== SOURCE TEXT

# Gathering at Swampland



## alldaylong (Mar 6, 2011)

Hi fellow rod builders; FYI....South Coast Rod Builders will be having our quarterly gathering at Swampland for our first year anniversary. That's right Cajun town and H-Town together. For those who didn't know that there is a local rod building group in Houston, we are to date about 300+ members strong. We have talked with Lance and he was kind enough to allow us to have a first anniversary gathering at his shop. Those who are novice, mid level and pro builders are all invited to come on up and have a good time with us. There will be mini workshops on just about all aspects of rod building, and plenty of product for purchase. Not to mention food, and fun as only can be had in Louisiana. 

The event will be on May 2-3, 2015 
On our Facebook page we have all the information there. 
If you have any questions, you can post them on our Facebook page for South Coast Rod Builders or give Lance a call or pm me alldaylong aka Arthur Long, or Brandon of BCrazie custom rods.
Hope to see as many as are able to come, there!


----------



## Billy 40 (Apr 3, 2008)

Flight booked, weekend planned - really looking forward to a great weekend. I'm expecting to cover some topics, so now might be a good time to start putting together a seminar list.

====
== DATA SECTION

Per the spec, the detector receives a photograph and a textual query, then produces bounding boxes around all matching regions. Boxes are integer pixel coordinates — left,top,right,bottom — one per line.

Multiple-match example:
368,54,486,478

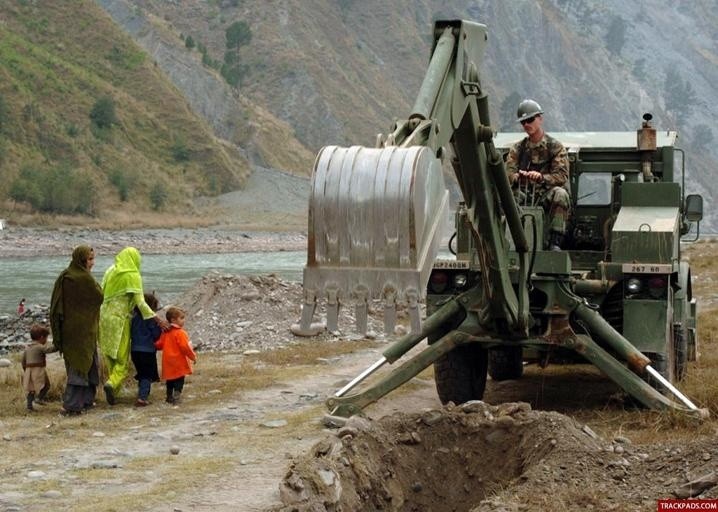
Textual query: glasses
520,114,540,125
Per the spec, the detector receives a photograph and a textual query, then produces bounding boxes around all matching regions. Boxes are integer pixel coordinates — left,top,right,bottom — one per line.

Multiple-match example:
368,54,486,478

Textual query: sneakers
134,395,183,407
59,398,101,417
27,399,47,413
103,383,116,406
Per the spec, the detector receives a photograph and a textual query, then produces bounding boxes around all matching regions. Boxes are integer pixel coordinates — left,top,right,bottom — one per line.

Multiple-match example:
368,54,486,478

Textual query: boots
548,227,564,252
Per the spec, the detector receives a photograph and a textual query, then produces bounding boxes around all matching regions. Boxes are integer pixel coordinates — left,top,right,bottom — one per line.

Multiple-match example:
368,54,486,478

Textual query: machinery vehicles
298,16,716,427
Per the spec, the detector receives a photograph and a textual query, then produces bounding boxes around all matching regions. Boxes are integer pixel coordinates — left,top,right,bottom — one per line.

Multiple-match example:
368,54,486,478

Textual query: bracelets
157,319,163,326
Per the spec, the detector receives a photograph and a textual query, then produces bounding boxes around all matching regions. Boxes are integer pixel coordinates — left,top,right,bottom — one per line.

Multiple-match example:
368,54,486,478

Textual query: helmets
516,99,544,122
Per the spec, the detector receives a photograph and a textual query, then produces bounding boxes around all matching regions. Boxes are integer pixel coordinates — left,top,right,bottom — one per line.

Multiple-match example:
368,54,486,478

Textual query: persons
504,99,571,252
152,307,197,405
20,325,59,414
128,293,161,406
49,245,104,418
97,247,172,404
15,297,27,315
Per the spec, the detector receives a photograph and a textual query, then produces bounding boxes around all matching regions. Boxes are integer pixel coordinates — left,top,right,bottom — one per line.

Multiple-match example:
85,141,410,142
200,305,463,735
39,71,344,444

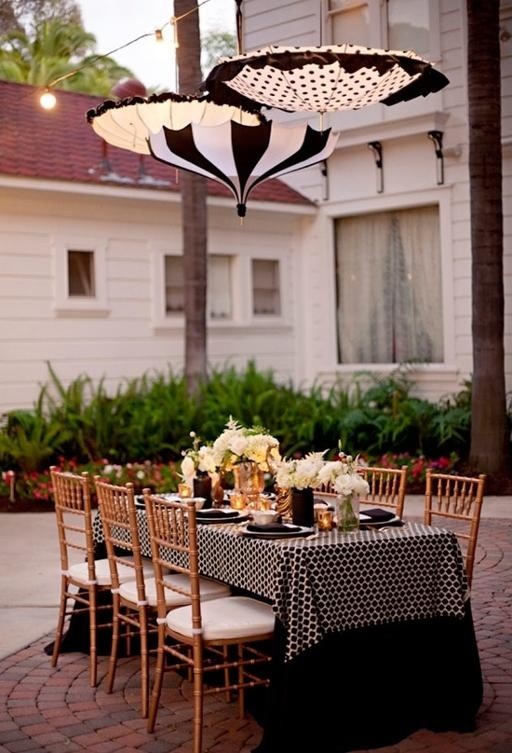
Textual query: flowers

====
== DATA SECTION

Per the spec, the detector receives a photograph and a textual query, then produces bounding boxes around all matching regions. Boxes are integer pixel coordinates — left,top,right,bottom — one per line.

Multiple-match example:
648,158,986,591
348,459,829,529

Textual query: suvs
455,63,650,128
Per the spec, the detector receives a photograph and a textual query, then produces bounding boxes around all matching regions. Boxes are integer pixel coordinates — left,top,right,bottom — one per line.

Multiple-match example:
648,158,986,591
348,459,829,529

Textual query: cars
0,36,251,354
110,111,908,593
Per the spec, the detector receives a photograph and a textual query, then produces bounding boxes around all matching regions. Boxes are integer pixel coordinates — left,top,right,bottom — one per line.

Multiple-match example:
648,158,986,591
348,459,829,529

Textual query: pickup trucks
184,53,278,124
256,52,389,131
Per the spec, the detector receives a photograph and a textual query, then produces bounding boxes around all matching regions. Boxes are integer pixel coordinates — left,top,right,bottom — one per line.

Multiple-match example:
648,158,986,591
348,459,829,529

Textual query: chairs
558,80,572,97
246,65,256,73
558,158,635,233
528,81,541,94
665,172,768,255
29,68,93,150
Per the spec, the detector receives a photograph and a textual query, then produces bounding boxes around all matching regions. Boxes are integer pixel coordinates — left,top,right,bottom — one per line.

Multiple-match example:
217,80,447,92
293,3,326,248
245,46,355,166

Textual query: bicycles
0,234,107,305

====

◆ TASK SET ◆
1: Summarize the forum thread about the gathering at Swampland in two sentences.
2: Repeat the part of the forum thread about the gathering at Swampland from "If you have" up to and including "BCrazie custom rods.".

◆ EXPECTED ANSWERS ◆
1: South Coast Rod Builders, a Houston rod building group of more than 300 members, will hold its quarterly gathering and first-anniversary event at Lance's shop, with novice, mid-level and pro builders all invited. The event will offer mini workshops on nearly every aspect of rod building, products for purchase, and food, and questions can be posted on the group's Facebook page or directed to Lance, Arthur Long or Brandon.

2:
If you have any questions, you can post them on our Facebook page for South Coast Rod Builders or give Lance a call or pm me alldaylong aka Arthur Long, or Brandon of BCrazie custom rods.